Un altro elemento di non affinità tra il pensiero di Benjamin e quello dei teorici di Francoforte consiste nella prospettiva di liberazione realizzabile attraverso i mass media teorizzata dal primo, e, completamente avversa, invece, ai toni negativi utilizzati dalla Scuola per riferirsi all’arte per le masse o all’industria culturale. (Brantlinger 1983) La ricerca di Benjamin porta alla luce un indubbio grande cambiamento della società, dei mezzi di comunicazione di massa e di diffusione dell’arte, ma tra le sue pagine non vi è una diretta condanna alla Modernità. L’epoca della riproducibilità del prodotto culturale finalizza la gestazione dei processi meccanici e li riconosce come grandi conquiste rivoluzionarie per l’umanità. Conquiste che generano innovazione, innovazione che promuove emancipazione.

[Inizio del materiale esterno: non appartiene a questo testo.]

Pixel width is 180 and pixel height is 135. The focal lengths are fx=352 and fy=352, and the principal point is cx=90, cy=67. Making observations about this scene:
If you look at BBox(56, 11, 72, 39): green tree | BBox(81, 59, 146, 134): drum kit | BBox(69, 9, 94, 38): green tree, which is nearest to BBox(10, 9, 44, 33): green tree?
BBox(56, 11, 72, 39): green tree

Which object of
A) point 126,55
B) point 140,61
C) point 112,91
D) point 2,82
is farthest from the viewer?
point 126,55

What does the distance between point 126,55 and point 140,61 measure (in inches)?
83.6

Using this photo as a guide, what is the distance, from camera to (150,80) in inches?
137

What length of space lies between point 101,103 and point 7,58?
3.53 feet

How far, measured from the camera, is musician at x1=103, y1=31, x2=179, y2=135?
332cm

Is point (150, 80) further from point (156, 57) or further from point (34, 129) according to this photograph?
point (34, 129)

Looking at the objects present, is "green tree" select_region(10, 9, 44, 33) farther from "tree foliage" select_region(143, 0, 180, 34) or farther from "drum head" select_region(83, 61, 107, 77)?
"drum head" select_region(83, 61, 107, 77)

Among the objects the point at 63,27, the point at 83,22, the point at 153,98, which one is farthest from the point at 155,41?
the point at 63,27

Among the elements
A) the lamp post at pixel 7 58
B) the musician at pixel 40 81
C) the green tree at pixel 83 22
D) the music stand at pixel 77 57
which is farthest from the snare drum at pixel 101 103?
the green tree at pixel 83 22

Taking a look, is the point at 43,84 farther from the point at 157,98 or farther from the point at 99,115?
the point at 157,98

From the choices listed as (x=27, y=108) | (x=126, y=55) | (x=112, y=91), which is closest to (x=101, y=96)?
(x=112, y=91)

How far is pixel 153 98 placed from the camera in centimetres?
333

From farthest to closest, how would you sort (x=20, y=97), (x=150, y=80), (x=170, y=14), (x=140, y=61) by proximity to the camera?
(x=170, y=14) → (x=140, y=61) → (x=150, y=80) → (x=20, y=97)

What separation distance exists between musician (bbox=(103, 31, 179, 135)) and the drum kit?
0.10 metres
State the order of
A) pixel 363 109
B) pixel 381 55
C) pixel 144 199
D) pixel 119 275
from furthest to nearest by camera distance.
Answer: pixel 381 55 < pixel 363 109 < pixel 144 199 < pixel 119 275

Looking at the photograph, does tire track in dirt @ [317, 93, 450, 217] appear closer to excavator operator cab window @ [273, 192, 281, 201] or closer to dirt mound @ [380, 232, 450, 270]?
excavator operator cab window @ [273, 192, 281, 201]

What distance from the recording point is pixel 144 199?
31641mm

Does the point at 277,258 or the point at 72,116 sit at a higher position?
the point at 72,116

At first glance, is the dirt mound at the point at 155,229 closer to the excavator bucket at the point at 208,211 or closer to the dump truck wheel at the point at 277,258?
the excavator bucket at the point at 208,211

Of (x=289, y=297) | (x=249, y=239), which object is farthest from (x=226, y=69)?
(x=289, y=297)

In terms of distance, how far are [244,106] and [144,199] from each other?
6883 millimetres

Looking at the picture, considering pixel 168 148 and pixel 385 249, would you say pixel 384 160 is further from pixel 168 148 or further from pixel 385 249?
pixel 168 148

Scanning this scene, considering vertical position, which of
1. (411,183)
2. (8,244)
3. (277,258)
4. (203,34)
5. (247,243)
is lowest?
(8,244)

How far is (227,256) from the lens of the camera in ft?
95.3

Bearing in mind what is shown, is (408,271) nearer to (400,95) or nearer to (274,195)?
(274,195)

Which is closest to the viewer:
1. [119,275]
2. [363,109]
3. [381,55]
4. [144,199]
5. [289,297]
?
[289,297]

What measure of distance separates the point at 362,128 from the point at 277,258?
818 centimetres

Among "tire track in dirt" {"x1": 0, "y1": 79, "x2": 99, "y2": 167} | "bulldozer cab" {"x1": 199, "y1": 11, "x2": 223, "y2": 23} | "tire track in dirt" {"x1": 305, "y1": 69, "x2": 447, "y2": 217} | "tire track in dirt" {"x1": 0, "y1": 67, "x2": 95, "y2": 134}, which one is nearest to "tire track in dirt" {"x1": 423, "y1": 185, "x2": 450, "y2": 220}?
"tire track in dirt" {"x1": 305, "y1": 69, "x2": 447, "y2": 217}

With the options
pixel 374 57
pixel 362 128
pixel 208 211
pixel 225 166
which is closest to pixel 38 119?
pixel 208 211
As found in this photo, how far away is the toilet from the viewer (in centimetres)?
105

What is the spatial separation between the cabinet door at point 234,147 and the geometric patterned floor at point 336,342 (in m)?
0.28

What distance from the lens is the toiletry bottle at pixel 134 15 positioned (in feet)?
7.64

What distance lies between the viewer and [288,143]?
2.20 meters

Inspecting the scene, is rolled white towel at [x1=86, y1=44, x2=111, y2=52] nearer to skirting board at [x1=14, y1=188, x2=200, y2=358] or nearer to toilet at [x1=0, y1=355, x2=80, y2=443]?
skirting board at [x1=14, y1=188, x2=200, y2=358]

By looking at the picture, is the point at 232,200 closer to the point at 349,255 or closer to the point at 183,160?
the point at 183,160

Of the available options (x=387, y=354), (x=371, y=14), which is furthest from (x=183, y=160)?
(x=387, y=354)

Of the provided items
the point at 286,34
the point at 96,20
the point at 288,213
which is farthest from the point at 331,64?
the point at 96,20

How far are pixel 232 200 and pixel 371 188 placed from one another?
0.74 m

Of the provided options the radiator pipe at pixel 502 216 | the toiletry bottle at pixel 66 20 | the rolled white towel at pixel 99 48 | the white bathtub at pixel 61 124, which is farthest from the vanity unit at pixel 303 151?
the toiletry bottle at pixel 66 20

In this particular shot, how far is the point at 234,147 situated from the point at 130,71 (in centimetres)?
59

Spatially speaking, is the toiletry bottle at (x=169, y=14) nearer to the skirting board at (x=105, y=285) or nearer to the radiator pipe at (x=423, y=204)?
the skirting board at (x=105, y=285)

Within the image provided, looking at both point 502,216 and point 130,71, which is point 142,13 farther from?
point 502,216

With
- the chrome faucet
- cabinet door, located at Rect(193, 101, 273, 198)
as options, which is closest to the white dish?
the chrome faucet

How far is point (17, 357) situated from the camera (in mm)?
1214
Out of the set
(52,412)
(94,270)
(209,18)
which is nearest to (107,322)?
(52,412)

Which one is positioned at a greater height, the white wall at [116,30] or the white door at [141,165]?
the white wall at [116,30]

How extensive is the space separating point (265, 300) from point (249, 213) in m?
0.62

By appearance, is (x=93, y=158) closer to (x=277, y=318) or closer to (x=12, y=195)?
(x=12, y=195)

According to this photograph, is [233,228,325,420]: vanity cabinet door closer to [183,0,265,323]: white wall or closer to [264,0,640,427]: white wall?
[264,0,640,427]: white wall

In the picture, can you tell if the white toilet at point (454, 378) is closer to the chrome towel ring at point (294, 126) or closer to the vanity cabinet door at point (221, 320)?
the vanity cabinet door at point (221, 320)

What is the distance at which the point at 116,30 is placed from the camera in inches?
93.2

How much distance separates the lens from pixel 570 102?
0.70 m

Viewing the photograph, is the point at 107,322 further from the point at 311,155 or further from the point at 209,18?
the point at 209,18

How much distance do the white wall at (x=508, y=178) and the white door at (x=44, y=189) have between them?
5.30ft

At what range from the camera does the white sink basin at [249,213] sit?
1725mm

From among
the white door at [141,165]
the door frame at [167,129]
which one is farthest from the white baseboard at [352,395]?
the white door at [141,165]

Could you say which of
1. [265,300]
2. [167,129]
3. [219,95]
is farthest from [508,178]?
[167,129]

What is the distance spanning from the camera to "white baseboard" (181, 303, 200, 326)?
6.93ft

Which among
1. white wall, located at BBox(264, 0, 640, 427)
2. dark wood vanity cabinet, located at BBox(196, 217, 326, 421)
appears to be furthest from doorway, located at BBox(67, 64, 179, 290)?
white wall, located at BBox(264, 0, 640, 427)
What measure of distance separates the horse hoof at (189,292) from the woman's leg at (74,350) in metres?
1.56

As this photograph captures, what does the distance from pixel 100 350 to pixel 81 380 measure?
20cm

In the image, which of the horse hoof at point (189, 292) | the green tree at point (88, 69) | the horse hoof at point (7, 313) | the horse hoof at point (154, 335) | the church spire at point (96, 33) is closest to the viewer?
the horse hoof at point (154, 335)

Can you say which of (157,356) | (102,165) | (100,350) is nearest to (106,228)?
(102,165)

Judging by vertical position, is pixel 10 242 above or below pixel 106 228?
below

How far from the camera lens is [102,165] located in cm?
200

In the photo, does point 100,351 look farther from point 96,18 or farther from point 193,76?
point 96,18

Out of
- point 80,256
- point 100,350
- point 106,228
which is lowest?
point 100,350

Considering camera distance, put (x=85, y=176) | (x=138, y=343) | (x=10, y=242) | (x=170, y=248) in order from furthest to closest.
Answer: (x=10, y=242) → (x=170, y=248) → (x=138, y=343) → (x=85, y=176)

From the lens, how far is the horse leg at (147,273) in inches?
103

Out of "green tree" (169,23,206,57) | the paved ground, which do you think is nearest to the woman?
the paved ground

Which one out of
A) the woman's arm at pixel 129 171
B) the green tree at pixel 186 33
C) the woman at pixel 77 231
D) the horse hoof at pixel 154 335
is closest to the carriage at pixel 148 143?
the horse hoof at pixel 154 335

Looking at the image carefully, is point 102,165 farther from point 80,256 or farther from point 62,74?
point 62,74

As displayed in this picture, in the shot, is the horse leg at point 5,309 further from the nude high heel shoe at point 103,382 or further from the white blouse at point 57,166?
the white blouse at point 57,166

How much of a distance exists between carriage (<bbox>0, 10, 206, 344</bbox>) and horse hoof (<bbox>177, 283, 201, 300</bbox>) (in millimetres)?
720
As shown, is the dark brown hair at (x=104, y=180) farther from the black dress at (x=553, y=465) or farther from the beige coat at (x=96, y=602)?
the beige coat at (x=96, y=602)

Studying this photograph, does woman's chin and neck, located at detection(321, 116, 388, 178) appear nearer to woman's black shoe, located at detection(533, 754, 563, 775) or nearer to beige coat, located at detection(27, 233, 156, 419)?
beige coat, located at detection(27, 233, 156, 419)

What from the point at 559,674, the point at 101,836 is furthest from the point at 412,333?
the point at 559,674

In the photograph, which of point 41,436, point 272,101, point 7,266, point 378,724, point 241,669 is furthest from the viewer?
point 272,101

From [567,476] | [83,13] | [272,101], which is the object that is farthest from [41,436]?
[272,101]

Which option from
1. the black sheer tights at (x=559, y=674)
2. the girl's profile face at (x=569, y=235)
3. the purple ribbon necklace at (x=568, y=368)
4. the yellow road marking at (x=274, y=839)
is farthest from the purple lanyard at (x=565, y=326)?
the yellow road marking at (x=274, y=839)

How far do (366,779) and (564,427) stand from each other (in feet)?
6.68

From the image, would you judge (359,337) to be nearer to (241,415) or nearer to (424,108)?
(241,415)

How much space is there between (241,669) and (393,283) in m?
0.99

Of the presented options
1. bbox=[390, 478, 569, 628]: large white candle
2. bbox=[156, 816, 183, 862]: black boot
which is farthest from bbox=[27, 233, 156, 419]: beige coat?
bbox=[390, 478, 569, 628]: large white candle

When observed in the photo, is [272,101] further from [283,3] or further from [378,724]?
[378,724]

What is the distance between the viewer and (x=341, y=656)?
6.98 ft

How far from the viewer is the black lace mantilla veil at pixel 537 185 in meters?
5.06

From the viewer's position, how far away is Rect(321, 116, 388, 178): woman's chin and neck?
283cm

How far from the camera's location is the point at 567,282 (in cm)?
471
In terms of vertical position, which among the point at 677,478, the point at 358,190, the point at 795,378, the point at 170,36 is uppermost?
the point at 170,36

For the first time in world history, mechanical reproduction emancipates the work of art from its parasitical dependence on ritual. To an ever greater degree the work of art reproduced becomes the work of art designed for reproducibility. From a photographic negative, for example, one can make any number of prints; to ask for the "authentic" print makes no sense. But the instant the criterion of authenticity ceases to be applicable to artistic production, the total function of art is reversed. Instead of being based on ritual, it begins to be based on another practice-politics. (Benjamin 1969 cit. in Brantlinger 1983, 239)
L’arte, nonostante tutti i media di cui si serve, nonostante tutte le tecniche riproduttive figlie dell’innovazione del ‘900, (ad esempio la litografia prima fra tutte e particolarmente densa di significato in questo contesto) vive per Benjamin una fase di emancipazione dal rituale ed anche dal monopolio aristocratico ottocentesco.